Data to process

* * * * *

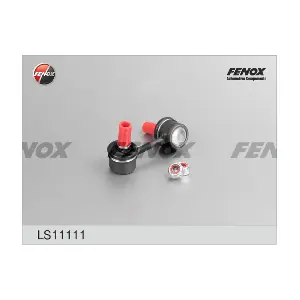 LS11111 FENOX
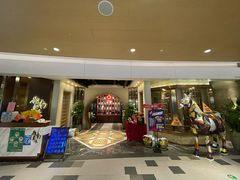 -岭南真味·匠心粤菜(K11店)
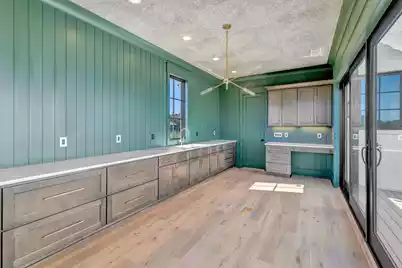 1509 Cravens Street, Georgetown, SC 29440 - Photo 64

* * * * *

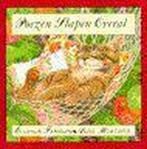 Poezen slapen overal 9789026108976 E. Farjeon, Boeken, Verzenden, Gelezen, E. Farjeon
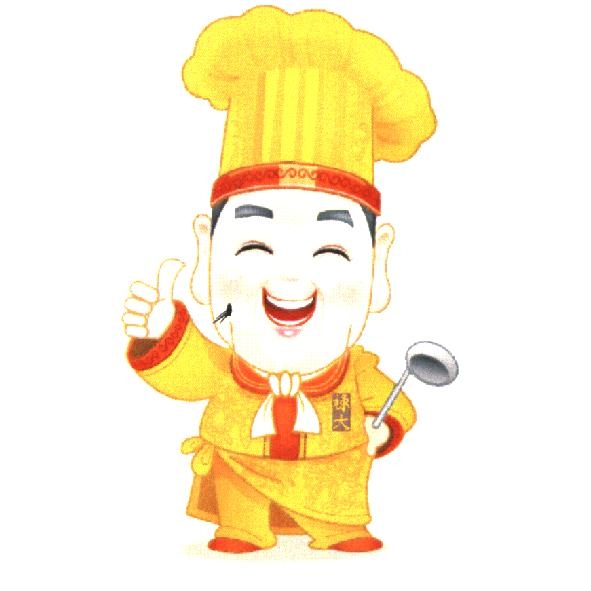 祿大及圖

* * * * *

Exercise
Word for word, repeat the lines above from the one with "LS11111 FENOX" through the one with "1509 Cravens Street, Georgetown, SC", and nothing beyond them. Omit the pictures.

Exercise answer
 LS11111 FENOX
 -岭南真味·匠心粤菜(K11店)
 1509 Cravens Street, Georgetown, SC 29440 - Photo 64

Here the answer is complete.